Congress’ most powerful Republican says lawmakers should examine “bump-stocks”, a rapid-fire accessory used by the gunman in Sunday’s Las Vegas massacre, BBC report.
House of Representatives Speaker Paul Ryan told a radio talk show: “Clearly that’s something we need to look into.”
Texas Senator John Cornyn – the number two Republican in the Senate – has called for hearings into the devices.
A bump-stock attaches to the butt of a rifle, allowing the weapon to fire close to the rate of a machine gun.
Stephen Paddock, the gunman in Las Vegas, had fixed the accessories to 12 rifles.
It appears a move to ban bump-stock devices is picking up steam in Congress. Some normally staunch gun-control opponents seem willing to consider new legislation. The NRA, which opposes just about any new regulations, has gone silent.
That’s going to change soon.
The challenge for gun rights supporters is a bump-stock ban opens the door for a new debate about where to draw the line over limiting a firearm’s lethality. For decades it’s been at how many bullets can be fired with one trigger pull.
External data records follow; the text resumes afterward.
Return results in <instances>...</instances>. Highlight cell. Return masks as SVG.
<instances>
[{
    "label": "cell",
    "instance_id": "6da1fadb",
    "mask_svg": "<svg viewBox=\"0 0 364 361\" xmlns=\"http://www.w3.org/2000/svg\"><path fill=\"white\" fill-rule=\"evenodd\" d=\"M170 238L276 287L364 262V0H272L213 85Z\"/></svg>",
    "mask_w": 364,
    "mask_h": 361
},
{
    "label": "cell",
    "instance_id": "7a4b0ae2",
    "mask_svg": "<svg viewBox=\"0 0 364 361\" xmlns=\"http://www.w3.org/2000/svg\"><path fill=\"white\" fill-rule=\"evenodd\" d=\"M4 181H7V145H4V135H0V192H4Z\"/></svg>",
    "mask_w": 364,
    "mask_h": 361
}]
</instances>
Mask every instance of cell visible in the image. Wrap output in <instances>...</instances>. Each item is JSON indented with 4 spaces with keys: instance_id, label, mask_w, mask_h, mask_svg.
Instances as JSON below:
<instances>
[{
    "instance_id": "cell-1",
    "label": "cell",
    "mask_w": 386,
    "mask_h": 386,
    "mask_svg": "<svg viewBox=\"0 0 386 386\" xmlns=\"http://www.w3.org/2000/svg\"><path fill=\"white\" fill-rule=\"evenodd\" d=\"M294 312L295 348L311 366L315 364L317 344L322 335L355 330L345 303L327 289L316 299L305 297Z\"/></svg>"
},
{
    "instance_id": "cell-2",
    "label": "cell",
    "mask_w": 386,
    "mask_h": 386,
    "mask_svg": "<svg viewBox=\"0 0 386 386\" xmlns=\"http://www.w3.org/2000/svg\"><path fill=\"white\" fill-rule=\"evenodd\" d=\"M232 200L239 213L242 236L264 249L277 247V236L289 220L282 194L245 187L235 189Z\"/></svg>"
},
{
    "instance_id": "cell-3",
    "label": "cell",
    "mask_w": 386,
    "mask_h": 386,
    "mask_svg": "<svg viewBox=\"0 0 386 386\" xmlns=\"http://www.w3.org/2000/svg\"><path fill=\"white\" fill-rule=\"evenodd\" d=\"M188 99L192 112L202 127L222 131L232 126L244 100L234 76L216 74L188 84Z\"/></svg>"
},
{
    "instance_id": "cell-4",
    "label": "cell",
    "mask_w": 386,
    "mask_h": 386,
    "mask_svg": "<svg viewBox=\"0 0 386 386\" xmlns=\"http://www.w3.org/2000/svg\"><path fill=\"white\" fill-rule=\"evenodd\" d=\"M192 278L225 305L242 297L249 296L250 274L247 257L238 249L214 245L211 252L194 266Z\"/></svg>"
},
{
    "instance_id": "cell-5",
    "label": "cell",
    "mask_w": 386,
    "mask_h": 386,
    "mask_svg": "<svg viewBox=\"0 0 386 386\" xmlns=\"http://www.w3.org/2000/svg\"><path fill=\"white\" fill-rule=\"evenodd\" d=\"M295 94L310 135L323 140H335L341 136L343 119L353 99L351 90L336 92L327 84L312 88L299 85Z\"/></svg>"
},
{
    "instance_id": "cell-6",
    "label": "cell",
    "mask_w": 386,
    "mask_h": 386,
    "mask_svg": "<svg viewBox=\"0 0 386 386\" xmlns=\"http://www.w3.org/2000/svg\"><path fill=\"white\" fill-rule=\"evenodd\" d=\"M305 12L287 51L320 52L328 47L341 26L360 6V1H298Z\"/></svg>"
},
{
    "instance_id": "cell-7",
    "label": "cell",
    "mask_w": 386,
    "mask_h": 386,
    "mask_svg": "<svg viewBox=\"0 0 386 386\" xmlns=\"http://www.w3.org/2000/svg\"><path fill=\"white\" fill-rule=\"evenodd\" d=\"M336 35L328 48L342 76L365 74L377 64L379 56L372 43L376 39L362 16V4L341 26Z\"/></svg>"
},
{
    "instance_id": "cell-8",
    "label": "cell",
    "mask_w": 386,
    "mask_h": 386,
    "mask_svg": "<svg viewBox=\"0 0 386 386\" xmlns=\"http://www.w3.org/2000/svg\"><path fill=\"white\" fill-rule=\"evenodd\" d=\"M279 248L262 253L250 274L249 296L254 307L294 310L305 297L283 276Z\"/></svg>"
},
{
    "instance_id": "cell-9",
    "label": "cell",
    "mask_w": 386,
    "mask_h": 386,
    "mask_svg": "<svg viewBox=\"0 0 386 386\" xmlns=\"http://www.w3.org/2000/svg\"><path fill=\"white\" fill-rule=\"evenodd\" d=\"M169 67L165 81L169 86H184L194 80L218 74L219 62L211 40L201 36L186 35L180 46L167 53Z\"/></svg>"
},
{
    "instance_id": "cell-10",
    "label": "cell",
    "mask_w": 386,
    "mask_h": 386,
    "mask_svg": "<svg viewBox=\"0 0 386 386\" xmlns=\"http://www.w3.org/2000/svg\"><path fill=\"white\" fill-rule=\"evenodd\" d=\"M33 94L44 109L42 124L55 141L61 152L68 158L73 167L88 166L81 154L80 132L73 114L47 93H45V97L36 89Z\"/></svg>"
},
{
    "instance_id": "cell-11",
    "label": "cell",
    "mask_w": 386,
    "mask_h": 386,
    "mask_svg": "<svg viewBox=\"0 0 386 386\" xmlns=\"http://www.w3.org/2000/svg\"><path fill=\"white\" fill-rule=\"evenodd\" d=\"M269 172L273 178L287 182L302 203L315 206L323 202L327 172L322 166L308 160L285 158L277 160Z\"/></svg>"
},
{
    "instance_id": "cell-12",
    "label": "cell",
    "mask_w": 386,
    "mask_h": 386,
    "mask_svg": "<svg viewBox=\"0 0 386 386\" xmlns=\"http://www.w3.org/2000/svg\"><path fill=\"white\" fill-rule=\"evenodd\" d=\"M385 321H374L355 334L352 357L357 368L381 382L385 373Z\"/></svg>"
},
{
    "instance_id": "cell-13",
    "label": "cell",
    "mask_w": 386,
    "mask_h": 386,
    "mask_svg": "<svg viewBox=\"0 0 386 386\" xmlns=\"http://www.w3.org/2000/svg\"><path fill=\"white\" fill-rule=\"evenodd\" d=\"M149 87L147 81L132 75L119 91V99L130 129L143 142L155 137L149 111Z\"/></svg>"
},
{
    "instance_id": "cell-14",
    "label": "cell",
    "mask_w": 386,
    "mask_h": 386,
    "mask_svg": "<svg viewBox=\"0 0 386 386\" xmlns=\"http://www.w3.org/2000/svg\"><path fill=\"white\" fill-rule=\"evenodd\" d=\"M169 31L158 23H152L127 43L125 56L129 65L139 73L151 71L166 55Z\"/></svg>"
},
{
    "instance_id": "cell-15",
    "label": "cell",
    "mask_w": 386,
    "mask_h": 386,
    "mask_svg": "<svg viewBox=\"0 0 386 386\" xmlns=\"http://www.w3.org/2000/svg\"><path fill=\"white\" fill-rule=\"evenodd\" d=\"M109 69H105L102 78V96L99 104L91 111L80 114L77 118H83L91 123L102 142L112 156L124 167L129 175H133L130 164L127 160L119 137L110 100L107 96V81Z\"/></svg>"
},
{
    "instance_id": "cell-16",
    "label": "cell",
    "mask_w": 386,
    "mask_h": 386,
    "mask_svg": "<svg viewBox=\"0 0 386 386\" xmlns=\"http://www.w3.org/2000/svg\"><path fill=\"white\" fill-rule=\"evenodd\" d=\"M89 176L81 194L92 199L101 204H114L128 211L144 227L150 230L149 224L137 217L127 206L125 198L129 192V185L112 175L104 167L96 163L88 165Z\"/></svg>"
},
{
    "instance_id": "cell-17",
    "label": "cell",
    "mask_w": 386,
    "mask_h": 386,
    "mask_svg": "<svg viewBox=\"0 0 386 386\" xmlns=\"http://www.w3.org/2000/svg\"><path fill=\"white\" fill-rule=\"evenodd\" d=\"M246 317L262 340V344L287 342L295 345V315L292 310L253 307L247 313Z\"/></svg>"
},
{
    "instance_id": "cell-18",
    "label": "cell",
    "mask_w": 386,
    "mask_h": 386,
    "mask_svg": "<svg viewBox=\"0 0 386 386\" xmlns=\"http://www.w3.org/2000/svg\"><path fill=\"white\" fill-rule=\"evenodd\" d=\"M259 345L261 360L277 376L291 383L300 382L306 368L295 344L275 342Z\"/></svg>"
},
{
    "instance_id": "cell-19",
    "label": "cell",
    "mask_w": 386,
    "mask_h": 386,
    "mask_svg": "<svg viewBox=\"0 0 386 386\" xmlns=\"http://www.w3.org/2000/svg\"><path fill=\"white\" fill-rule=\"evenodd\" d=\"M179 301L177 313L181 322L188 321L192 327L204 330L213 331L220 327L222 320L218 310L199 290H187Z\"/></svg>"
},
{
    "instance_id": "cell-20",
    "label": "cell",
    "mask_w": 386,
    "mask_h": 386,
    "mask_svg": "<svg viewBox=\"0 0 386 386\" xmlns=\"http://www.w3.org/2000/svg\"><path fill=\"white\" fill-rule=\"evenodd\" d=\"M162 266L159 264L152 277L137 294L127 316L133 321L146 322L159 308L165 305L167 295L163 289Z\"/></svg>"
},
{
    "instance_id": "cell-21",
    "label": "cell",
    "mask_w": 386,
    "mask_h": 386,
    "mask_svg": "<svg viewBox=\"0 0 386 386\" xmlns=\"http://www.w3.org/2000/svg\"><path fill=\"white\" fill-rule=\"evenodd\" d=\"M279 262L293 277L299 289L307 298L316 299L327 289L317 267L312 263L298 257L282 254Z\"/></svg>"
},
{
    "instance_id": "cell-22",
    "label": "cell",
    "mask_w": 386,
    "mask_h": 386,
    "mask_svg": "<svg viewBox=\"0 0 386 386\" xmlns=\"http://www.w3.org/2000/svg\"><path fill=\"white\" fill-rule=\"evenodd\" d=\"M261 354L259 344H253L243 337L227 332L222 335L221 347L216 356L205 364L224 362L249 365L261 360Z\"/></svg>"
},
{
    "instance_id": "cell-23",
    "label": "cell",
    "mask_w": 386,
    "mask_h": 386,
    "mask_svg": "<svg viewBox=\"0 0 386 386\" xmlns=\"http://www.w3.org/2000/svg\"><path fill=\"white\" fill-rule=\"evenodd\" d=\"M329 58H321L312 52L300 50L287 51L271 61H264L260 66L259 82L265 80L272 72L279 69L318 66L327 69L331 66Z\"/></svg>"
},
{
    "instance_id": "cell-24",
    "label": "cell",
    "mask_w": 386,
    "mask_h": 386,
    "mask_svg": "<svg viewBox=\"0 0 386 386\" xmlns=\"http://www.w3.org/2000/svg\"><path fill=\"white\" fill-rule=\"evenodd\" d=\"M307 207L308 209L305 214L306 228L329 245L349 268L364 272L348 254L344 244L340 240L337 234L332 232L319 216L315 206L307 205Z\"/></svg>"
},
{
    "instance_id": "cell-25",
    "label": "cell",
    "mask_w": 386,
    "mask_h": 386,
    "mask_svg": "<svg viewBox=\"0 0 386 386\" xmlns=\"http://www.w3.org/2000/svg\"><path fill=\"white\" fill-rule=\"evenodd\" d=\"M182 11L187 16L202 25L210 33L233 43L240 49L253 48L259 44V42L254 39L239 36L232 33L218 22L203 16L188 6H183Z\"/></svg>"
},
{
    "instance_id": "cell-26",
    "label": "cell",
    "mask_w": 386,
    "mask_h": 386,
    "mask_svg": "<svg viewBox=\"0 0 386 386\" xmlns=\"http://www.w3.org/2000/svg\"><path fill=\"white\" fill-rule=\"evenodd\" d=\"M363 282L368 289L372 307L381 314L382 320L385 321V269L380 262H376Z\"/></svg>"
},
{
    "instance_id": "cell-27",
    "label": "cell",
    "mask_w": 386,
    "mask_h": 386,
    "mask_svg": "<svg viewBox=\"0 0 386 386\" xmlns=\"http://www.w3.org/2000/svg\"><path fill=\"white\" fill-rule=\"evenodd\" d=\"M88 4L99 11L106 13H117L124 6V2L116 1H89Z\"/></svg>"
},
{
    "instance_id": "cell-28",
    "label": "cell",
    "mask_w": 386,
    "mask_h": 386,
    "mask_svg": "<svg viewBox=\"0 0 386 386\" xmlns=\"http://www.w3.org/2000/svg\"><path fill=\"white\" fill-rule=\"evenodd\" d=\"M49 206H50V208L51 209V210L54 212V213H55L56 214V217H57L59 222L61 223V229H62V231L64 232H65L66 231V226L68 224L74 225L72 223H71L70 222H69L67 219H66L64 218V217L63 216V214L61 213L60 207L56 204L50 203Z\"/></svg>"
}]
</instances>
Bump-stocks blur that line. Can you outlaw a device that helps squeeze off rounds more quickly but not think about prohibiting quick-change magazines or limiting their sizes? Or banning pistol grips, which make firing easier?
It won’t take many Republicans, with the NRA looking over their shoulder, to grind the process to a halt.
“I didn’t even know what they were until this week,” Mr Ryan, a Wisconsin congressman, said on Thursday of bump-stocks.
He told talk show host Hugh Hewitt: “I think we’re quickly coming up to speed with what this is.”
For years Republicans in Congress, as well as conservative Democrats, have blocked gun control efforts in the wake of violent tragedies.
But now a liberal Democratic gun control measure appears to have found a receptive audience across the aisle.
Senator Cornyn said on Wednesday: “It strikes me as odd that it’s illegal to convert a semi-automatic weapon to an automatic weapon, but apparently these bump-stocks are not illegal under the current law.
“I own a lot of guns. As a hunter and sportsman, I think that’s our right as Americans.
“But I don’t understand the use of this bump-stock.”
He said his colleagues should hold hearings to discuss the legality of the devices.